The fans seem to agree. Though the band has undergone a hiatus or two in its 25-year history, demand for their brand of music keeps bringing them back. Plus, it’s surprising who exactly is an Aqua-holic. “Every time we have a concert I see people with heavy metal t-shirts,” says Søren. “I don’t know if they’re there because they love the music or maybe because they have a girlfriend who does [laughs].”

“I think it’s the way we perform,” suggests Lene. “The sound becomes a bit harder — we go beyond the stage somehow. So even though you might not go home and listen to Aqua, you find it nice at the live shows because of the energy we put out there.”

“It’s difficult to say for us,” says Søren. “I think the live thing is something else that can’t really be compared to listening to the music. You can enjoy watching a pop band our caliber but not really enjoy the music as such.”

“I think the full experience of a band is firstly met after seeing them live,” says Lene. “There are many bands you don’t really like when listening to the music but where it totally changed when you see them live. The ‘wow, okay, now I get it’ feeling.”

And what would 1997-era Aqua say to their 2022 counterparts, knowing they were inspiring that feeling twenty-five years after their breakthrough? “I would say congratulations, give myself a hug and tell myself that I still looked good,” says Lene. “It never helps regretting stuff, so I never did that. It’s a waste of time.”

“We have just been lucky all the way, and we have really made some right decisions along the way,” says Rene. “I wouldn’t have believed it if I was told we would be where we are today 25 years later. And I don’t think it would have been healthy to know. I think you would stress yourself out about how to get to that point and make a lot of bad decisions on the way. So, I think what we did was just targeting what we believed was the right things, but I would have found it to be surreal at the time, and it wouldn’t have been fun to know what would happen in the future at all.”


Worrying about the future isn’t in the cards for Aqua, but the band did share what they think Aquarium’s legacy would be like, once the great, grand history book of music is written. “Just the fact that we’re still sitting here I find pretty crazy,” admits Søren when thinking back on 25 years of Aqua.

“They will probably write that [Aquarium] was a hopelessly annoying album,” Lene says with a laugh, “but that it was well-written.”

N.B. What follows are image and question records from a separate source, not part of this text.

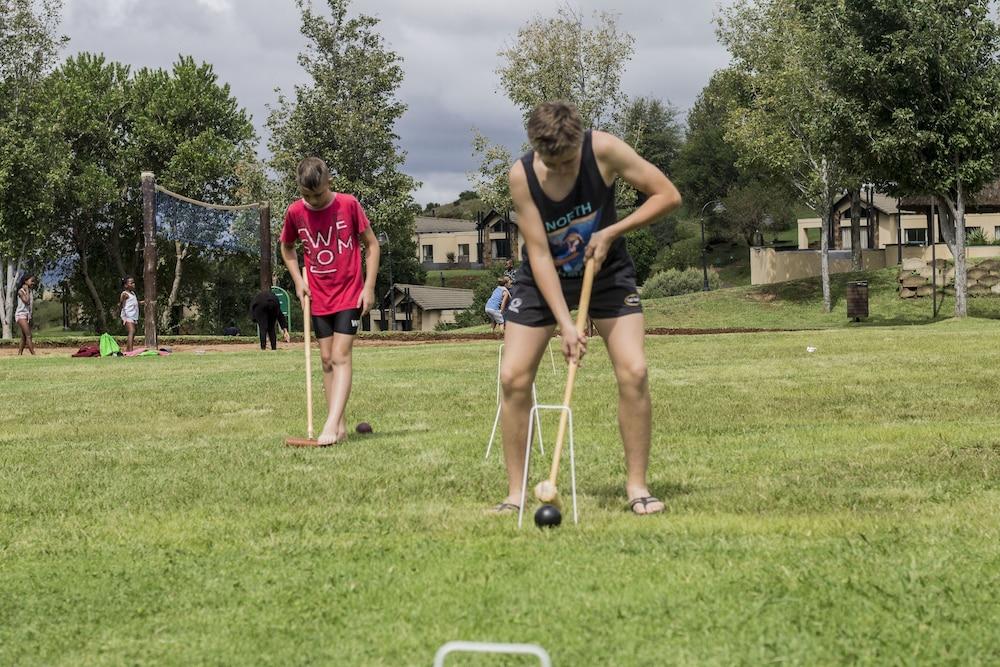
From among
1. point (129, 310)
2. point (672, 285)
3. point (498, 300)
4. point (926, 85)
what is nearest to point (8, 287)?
point (129, 310)

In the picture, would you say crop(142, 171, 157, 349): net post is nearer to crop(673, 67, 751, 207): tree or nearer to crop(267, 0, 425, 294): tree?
crop(267, 0, 425, 294): tree

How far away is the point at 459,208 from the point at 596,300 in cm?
15818

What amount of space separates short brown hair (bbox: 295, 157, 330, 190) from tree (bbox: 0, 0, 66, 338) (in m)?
41.5

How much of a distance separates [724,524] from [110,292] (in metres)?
59.8

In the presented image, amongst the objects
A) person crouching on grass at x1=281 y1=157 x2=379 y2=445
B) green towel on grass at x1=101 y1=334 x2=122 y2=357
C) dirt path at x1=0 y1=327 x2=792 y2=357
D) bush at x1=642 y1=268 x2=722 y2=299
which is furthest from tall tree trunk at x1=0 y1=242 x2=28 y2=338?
person crouching on grass at x1=281 y1=157 x2=379 y2=445

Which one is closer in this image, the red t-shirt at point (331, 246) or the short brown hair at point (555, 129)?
the short brown hair at point (555, 129)

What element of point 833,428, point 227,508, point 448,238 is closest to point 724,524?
point 227,508

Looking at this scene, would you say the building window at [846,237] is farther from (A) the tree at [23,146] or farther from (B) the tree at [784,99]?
(A) the tree at [23,146]

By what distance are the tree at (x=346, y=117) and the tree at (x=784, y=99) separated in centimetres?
1566

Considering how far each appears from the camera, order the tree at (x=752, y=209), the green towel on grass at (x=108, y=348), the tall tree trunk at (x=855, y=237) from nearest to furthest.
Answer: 1. the green towel on grass at (x=108, y=348)
2. the tall tree trunk at (x=855, y=237)
3. the tree at (x=752, y=209)

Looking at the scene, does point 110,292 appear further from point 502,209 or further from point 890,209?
point 890,209

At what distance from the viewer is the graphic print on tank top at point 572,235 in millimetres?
5730

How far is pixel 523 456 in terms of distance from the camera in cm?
597

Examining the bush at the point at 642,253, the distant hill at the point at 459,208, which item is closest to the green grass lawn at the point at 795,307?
the bush at the point at 642,253
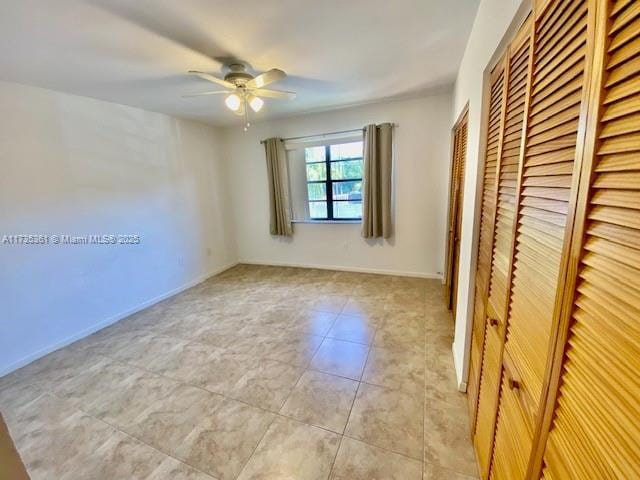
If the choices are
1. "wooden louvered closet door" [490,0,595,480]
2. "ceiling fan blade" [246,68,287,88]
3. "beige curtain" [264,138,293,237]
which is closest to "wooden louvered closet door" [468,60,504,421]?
"wooden louvered closet door" [490,0,595,480]

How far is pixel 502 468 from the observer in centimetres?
99

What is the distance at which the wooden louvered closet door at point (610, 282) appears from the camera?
41 cm

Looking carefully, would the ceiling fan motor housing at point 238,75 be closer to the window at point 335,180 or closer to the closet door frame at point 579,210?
the window at point 335,180

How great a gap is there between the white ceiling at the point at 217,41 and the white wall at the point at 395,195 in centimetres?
77

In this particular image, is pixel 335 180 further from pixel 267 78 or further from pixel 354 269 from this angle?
pixel 267 78

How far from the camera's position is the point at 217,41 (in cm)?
181

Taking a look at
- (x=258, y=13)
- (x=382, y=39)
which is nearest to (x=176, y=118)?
(x=258, y=13)

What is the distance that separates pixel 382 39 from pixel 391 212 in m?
2.21

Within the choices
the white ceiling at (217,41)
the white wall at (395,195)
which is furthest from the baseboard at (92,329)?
the white ceiling at (217,41)

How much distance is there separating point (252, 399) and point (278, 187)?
122 inches

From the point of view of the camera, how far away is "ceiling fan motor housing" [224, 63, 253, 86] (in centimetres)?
216

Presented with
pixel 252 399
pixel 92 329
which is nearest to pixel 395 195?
pixel 252 399

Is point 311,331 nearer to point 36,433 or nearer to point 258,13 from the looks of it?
point 36,433

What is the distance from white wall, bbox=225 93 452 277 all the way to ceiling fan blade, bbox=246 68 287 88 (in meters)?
1.89
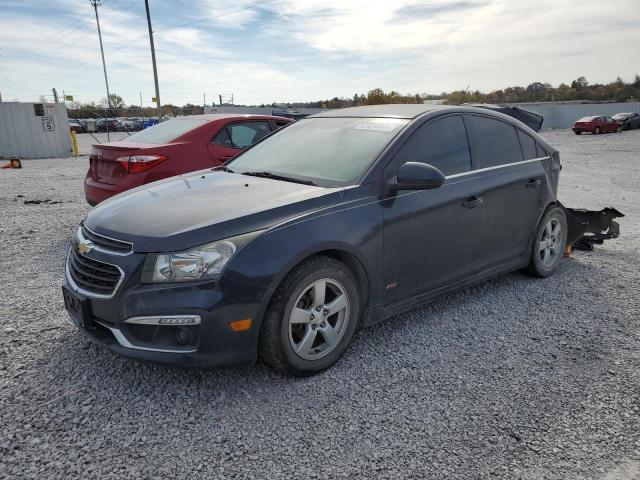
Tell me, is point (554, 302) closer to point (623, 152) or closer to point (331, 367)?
point (331, 367)

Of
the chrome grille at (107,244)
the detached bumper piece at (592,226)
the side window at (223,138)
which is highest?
the side window at (223,138)

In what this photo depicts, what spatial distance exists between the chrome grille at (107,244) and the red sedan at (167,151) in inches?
106

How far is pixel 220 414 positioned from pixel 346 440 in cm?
71

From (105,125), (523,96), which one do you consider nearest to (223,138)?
(105,125)

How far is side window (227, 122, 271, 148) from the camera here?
21.7 feet

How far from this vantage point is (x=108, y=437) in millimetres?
2502

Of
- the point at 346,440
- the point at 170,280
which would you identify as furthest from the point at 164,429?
the point at 346,440

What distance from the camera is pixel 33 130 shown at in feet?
63.1

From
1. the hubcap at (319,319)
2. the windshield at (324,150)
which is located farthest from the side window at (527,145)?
the hubcap at (319,319)

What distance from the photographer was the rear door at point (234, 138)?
249 inches

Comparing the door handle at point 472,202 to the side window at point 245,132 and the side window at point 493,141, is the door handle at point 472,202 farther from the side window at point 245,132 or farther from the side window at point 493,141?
the side window at point 245,132

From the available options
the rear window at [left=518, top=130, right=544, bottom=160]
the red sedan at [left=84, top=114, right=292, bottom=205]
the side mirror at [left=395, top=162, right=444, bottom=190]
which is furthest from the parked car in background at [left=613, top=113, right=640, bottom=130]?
the side mirror at [left=395, top=162, right=444, bottom=190]

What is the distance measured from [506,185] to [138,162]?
394 cm

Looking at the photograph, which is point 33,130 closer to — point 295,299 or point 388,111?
point 388,111
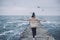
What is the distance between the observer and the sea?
2.09 metres

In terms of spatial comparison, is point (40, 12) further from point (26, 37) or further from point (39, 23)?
point (26, 37)

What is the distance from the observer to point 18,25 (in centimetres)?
213

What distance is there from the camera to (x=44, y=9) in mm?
2172

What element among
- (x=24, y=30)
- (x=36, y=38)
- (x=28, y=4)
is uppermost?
(x=28, y=4)

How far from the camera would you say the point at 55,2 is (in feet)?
7.24

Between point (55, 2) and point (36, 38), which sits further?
point (55, 2)

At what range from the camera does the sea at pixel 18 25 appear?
6.84ft

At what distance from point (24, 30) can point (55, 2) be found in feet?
2.50

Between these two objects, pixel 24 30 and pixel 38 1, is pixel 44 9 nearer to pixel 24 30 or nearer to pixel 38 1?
pixel 38 1

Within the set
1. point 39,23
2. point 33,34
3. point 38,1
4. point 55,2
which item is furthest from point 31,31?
point 55,2

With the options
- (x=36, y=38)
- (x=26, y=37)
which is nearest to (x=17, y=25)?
(x=26, y=37)

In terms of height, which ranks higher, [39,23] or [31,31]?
[39,23]

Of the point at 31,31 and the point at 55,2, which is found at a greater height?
the point at 55,2

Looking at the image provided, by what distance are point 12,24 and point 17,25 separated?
0.30 ft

“Maybe it will say that it was one of the bands who managed to keep their careers rolling for more than 30 or 35 years and especially within pop music which tends to change all the time,” contemplates Rene. “Maybe it’s random and extremely lucky that the young generation suddenly taps into the music on TikTok and such, but it’s also our hard work that pays off, I’m sure. It’s not only fun and partying, but it also takes a lot of hard work.”

“But it will surely depend on where this history book is written,” says Søren. “I believe the U.S. would focus solely on ‘Barbie Girl’ whereas big parts of the rest of the world would focus on a lot of our music.”

“But maybe we’re not done with the U.S. yet,” suggests Rene. “Maybe we can still convince them of other songs than ‘Barbie Girl’?”